Spatial reasoning records:
◇ ◇ ◇ ◇ ◇ ◇ ◇
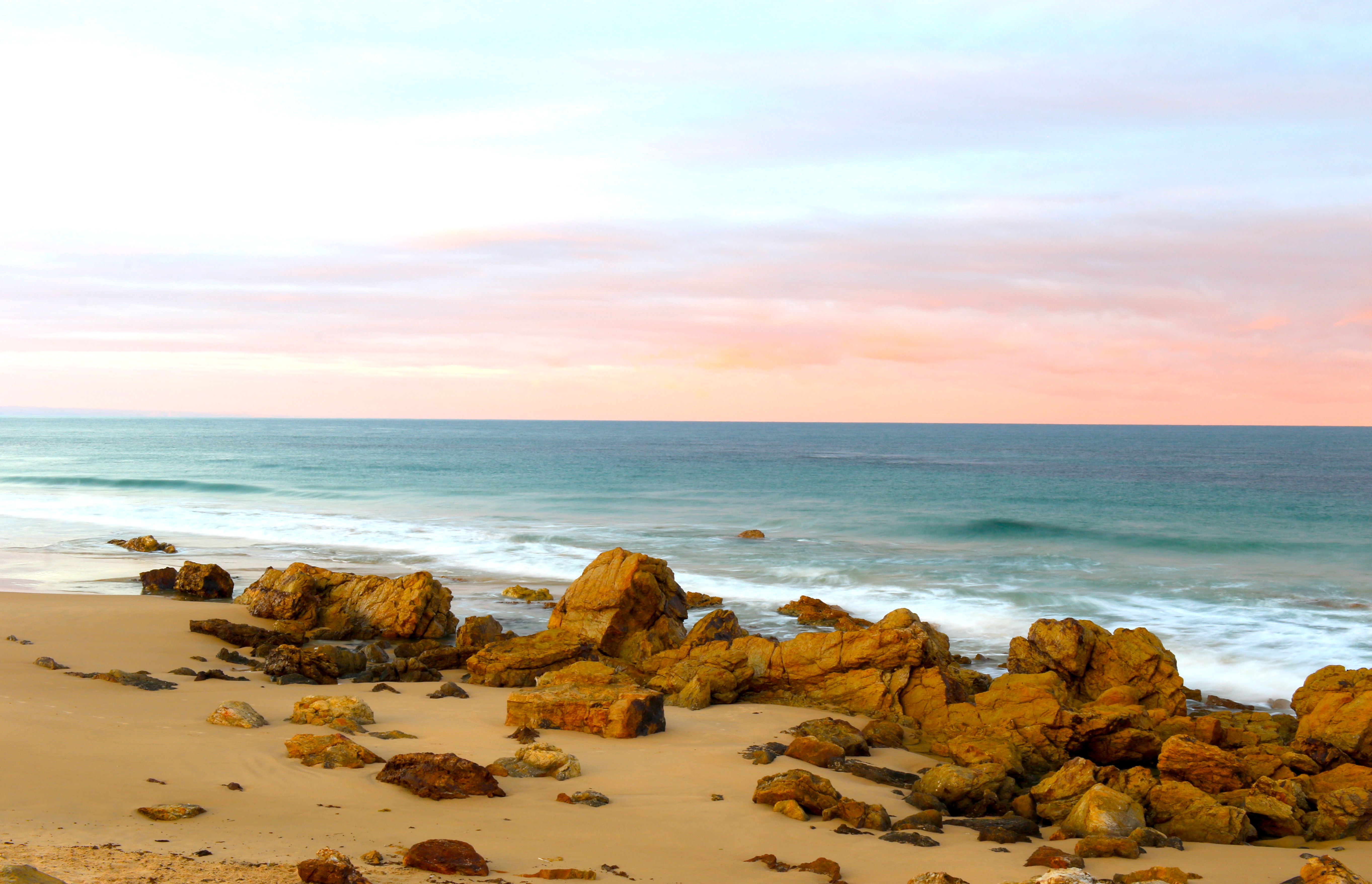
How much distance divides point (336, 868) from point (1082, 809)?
6.51 metres

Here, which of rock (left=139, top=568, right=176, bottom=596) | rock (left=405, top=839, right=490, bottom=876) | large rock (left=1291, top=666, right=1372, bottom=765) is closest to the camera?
rock (left=405, top=839, right=490, bottom=876)

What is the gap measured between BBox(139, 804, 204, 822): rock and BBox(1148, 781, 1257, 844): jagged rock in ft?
27.9

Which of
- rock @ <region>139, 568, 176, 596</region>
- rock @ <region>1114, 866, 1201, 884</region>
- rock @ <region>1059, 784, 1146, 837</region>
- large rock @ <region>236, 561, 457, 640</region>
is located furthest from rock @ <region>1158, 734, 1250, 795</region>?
rock @ <region>139, 568, 176, 596</region>

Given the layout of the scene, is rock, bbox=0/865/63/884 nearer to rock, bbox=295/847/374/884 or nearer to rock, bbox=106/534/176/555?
rock, bbox=295/847/374/884

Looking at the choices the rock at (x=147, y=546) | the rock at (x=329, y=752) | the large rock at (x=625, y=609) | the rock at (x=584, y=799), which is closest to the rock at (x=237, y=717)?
the rock at (x=329, y=752)

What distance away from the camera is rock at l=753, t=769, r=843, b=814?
27.1ft

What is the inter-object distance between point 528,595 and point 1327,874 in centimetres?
1768

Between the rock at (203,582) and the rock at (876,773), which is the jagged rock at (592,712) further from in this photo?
the rock at (203,582)

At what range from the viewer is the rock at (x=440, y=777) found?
7.75 metres

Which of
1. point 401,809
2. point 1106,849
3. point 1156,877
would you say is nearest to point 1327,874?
point 1156,877

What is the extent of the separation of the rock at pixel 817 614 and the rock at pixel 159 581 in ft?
45.2

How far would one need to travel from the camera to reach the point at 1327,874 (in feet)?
22.0

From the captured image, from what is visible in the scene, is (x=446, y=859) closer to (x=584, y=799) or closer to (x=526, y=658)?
(x=584, y=799)

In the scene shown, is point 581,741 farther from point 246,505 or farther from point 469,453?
point 469,453
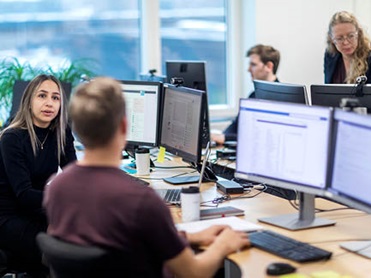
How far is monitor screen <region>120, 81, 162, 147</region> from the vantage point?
3521 millimetres

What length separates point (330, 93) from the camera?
2.99m

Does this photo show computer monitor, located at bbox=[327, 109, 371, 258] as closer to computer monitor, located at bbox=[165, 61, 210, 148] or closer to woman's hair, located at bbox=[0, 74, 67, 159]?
woman's hair, located at bbox=[0, 74, 67, 159]

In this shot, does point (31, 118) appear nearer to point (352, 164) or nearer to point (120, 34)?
point (352, 164)

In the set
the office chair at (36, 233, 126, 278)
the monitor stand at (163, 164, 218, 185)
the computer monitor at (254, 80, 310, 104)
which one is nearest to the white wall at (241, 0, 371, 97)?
the computer monitor at (254, 80, 310, 104)

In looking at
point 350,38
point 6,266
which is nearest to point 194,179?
point 6,266

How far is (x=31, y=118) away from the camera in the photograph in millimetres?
3148

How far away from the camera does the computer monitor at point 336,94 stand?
287 centimetres

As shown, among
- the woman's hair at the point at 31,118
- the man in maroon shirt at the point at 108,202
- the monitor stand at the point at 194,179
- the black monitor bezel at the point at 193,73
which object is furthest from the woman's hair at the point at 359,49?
the man in maroon shirt at the point at 108,202

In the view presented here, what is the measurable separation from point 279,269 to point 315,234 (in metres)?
0.44

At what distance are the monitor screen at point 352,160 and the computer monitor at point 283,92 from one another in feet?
2.40

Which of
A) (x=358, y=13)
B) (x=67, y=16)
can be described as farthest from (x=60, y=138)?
(x=358, y=13)

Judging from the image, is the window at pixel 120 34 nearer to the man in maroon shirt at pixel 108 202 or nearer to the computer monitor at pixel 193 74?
the computer monitor at pixel 193 74

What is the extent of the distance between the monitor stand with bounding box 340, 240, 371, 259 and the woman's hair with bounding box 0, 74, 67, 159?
5.05ft

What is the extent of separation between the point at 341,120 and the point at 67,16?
330 centimetres
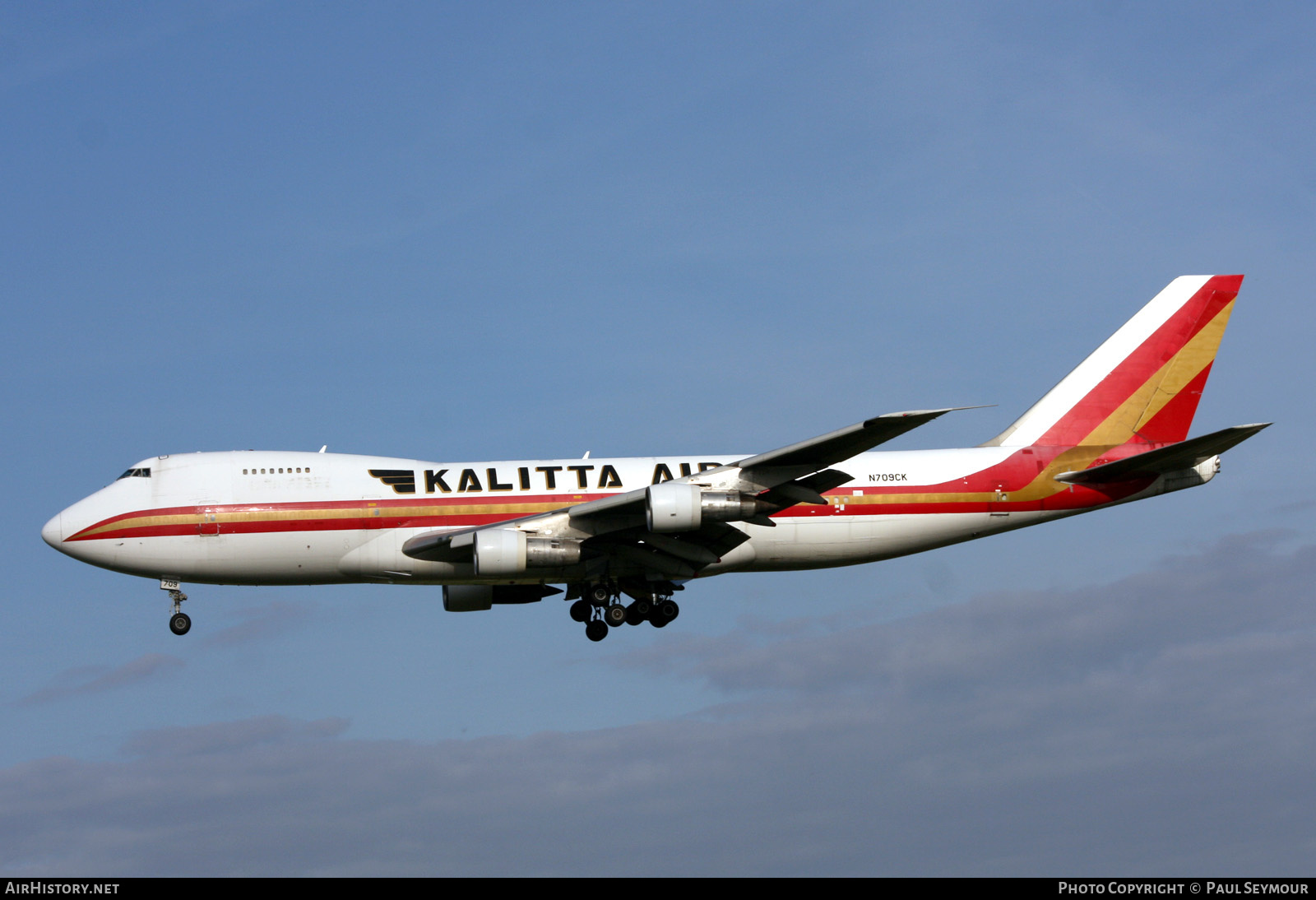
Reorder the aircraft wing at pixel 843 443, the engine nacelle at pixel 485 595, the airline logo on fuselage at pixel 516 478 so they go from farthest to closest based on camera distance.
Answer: the engine nacelle at pixel 485 595
the airline logo on fuselage at pixel 516 478
the aircraft wing at pixel 843 443

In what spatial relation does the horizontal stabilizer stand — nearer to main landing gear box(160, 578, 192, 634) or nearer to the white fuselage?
the white fuselage

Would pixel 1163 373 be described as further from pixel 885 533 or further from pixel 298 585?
pixel 298 585

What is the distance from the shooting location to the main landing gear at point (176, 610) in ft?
125

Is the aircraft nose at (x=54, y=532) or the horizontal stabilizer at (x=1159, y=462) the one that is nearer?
the horizontal stabilizer at (x=1159, y=462)

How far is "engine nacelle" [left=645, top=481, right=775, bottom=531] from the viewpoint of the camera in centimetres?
3366

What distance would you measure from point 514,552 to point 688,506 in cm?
470

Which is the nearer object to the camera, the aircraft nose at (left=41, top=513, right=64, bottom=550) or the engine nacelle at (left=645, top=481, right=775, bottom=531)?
the engine nacelle at (left=645, top=481, right=775, bottom=531)

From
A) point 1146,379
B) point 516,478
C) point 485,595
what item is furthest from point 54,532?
point 1146,379

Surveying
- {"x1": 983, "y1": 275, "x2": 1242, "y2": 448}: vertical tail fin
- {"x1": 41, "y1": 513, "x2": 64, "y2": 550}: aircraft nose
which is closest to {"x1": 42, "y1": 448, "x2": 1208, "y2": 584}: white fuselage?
{"x1": 41, "y1": 513, "x2": 64, "y2": 550}: aircraft nose

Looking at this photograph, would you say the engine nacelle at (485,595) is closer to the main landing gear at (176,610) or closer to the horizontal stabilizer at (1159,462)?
the main landing gear at (176,610)

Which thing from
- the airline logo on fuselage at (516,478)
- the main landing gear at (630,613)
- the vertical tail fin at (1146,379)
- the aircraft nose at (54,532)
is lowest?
the main landing gear at (630,613)

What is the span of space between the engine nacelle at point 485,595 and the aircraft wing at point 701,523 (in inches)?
130

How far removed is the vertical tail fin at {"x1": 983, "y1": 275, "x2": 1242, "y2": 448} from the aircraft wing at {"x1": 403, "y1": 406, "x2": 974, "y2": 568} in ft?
30.6

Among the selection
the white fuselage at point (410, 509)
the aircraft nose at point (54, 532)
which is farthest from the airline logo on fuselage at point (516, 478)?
the aircraft nose at point (54, 532)
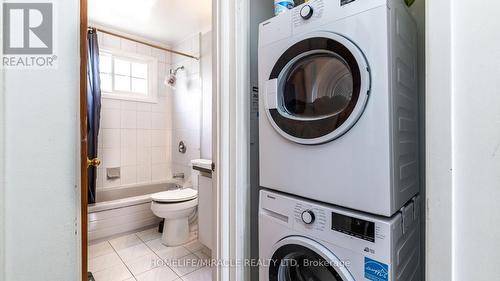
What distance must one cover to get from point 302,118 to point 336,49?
0.92 feet

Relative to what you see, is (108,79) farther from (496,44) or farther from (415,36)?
(496,44)

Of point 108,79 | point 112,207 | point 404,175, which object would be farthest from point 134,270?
point 108,79

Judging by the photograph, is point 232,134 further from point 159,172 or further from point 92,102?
point 159,172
◇ ◇ ◇ ◇ ◇ ◇ ◇
(Aim) Render all of the material above as a numbered list, one line per item, with blank lines dropped and the pictures left out.

(Exercise solution)
1. How much distance divides point (336, 868) from point (1082, 809)?
2. 6.51 metres
3. Here, which of rock (left=139, top=568, right=176, bottom=596) | rock (left=405, top=839, right=490, bottom=876) | large rock (left=1291, top=666, right=1372, bottom=765) is closest to the camera?
4. rock (left=405, top=839, right=490, bottom=876)
5. What is the gap measured between BBox(139, 804, 204, 822): rock and BBox(1148, 781, 1257, 844): jagged rock in ft?
6. 27.9
7. Which of
8. - rock @ <region>139, 568, 176, 596</region>
9. - rock @ <region>1114, 866, 1201, 884</region>
10. - rock @ <region>1059, 784, 1146, 837</region>
11. - large rock @ <region>236, 561, 457, 640</region>
12. is located furthest from rock @ <region>1158, 734, 1250, 795</region>?
13. rock @ <region>139, 568, 176, 596</region>
14. Given the layout of the scene, is rock, bbox=0/865/63/884 nearer to rock, bbox=295/847/374/884 or nearer to rock, bbox=106/534/176/555?
15. rock, bbox=295/847/374/884
16. Looking at the choices the rock at (x=147, y=546) | the rock at (x=329, y=752) | the large rock at (x=625, y=609) | the rock at (x=584, y=799), which is closest to the rock at (x=237, y=717)?
17. the rock at (x=329, y=752)
18. What distance away from the camera is rock at l=753, t=769, r=843, b=814?
19. 27.1ft
20. What is the inter-object distance between point 528,595 and point 1327,874 in centimetres?
21. 1768
22. Between the rock at (203,582) and the rock at (876,773), which is the jagged rock at (592,712) further from in this photo?
23. the rock at (203,582)
24. At what range from the viewer is the rock at (x=440, y=777) found?
25. 7.75 metres
26. Which of
27. 1. point 401,809
28. 2. point 1106,849
29. 3. point 1156,877
30. would you say is nearest to point 1327,874?
31. point 1156,877
32. What is the extent of the separation of the rock at pixel 817 614 and the rock at pixel 159 581 in ft?
33. 45.2
34. How far would one need to travel from the camera to reach the point at 1327,874 (in feet)?
35. 22.0
36. From the captured image, from what is visible in the scene, is (x=446, y=859) closer to (x=584, y=799) or closer to (x=526, y=658)?
37. (x=584, y=799)
38. In the scene shown, is point 581,741 farther from point 246,505 or farther from point 469,453?
39. point 469,453
40. How far is monitor screen <region>120, 81, 162, 147</region> from the vantage point?
41. 3521 millimetres
42. What length separates point (330, 93) from the camera?
43. 2.99m
44. Does this photo show computer monitor, located at bbox=[327, 109, 371, 258] as closer to computer monitor, located at bbox=[165, 61, 210, 148] or closer to woman's hair, located at bbox=[0, 74, 67, 159]?
45. woman's hair, located at bbox=[0, 74, 67, 159]
46. In this shot, does point (31, 118) appear nearer to point (352, 164) or nearer to point (120, 34)?
47. point (352, 164)
48. In the set
49. the office chair at (36, 233, 126, 278)
50. the monitor stand at (163, 164, 218, 185)
51. the computer monitor at (254, 80, 310, 104)
52. which one is nearest to the white wall at (241, 0, 371, 97)?
53. the computer monitor at (254, 80, 310, 104)
54. In looking at
55. point 350,38
56. point 6,266
57. which is nearest to point 194,179?
58. point 6,266
59. How far is (x=31, y=118) away from the camera in the photograph in millimetres?
60. 3148
61. How far away from the camera does the computer monitor at point 336,94 stand?
62. 287 centimetres
63. As shown, among
64. - the woman's hair at the point at 31,118
65. - the man in maroon shirt at the point at 108,202
66. - the monitor stand at the point at 194,179
67. - the black monitor bezel at the point at 193,73
68. which object is furthest from the woman's hair at the point at 359,49?
69. the man in maroon shirt at the point at 108,202
70. In the view presented here, what is the measurable separation from point 279,269 to point 315,234 (in metres)?
71. 0.44
72. At what distance are the monitor screen at point 352,160 and the computer monitor at point 283,92 from one another in feet?
73. 2.40
74. Which of
75. A) (x=358, y=13)
76. B) (x=67, y=16)
77. can be described as farthest from (x=60, y=138)?
78. (x=358, y=13)
79. Judging from the image, is the window at pixel 120 34 nearer to the man in maroon shirt at pixel 108 202 or nearer to the computer monitor at pixel 193 74?
80. the computer monitor at pixel 193 74
81. What is the extent of the distance between the monitor stand with bounding box 340, 240, 371, 259 and the woman's hair with bounding box 0, 74, 67, 159?
82. 5.05ft
83. What is the extent of separation between the point at 341,120 and the point at 67,16?
84. 330 centimetres
85. Reorder the aircraft wing at pixel 843 443, the engine nacelle at pixel 485 595, the airline logo on fuselage at pixel 516 478 so they go from farthest to closest based on camera distance.
86. Answer: the engine nacelle at pixel 485 595
87. the airline logo on fuselage at pixel 516 478
88. the aircraft wing at pixel 843 443
89. In what spatial relation does the horizontal stabilizer stand — nearer to main landing gear box(160, 578, 192, 634) or nearer to the white fuselage?
90. the white fuselage
91. Would pixel 1163 373 be described as further from pixel 885 533 or further from pixel 298 585?
92. pixel 298 585
93. What is the distance from the shooting location to the main landing gear at point (176, 610) in ft?
94. 125
95. Is the aircraft nose at (x=54, y=532) or the horizontal stabilizer at (x=1159, y=462) the one that is nearer?
96. the horizontal stabilizer at (x=1159, y=462)
97. How far is "engine nacelle" [left=645, top=481, right=775, bottom=531] from the viewpoint of the camera in centimetres?
98. 3366
99. What distance would you measure from point 514,552 to point 688,506 in cm?
100. 470
101. Which is the nearer object to the camera, the aircraft nose at (left=41, top=513, right=64, bottom=550) or the engine nacelle at (left=645, top=481, right=775, bottom=531)?
102. the engine nacelle at (left=645, top=481, right=775, bottom=531)
103. From
104. A) point 1146,379
105. B) point 516,478
106. C) point 485,595
107. what item is furthest from point 54,532?
108. point 1146,379
109. Surveying
110. - {"x1": 983, "y1": 275, "x2": 1242, "y2": 448}: vertical tail fin
111. - {"x1": 41, "y1": 513, "x2": 64, "y2": 550}: aircraft nose
112. which is closest to {"x1": 42, "y1": 448, "x2": 1208, "y2": 584}: white fuselage?
113. {"x1": 41, "y1": 513, "x2": 64, "y2": 550}: aircraft nose
114. Looking at this photograph, would you say the engine nacelle at (485,595) is closer to the main landing gear at (176,610) or closer to the horizontal stabilizer at (1159,462)?
115. the main landing gear at (176,610)
116. Which thing from
117. - the airline logo on fuselage at (516,478)
118. - the main landing gear at (630,613)
119. - the vertical tail fin at (1146,379)
120. - the aircraft nose at (54,532)
121. is lowest?
122. the main landing gear at (630,613)
123. What is the span of space between the engine nacelle at point 485,595 and the aircraft wing at point 701,523 (in inches)?
124. 130
125. How far removed is the vertical tail fin at {"x1": 983, "y1": 275, "x2": 1242, "y2": 448} from the aircraft wing at {"x1": 403, "y1": 406, "x2": 974, "y2": 568} in ft?
126. 30.6
127. Among the selection
128. the white fuselage at point (410, 509)
129. the aircraft nose at point (54, 532)
130. which is farthest from the airline logo on fuselage at point (516, 478)?
131. the aircraft nose at point (54, 532)
132. What distance must one cover to get from point 302,118 to point 336,49?
133. 0.92 feet
134. Relative to what you see, is (108,79) farther from (496,44) or farther from (415,36)?
135. (496,44)
136. Of point 108,79 | point 112,207 | point 404,175, which object would be farthest from point 134,270?
137. point 108,79
138. Judging by the photograph, is point 232,134 further from point 159,172 or further from point 92,102?
139. point 159,172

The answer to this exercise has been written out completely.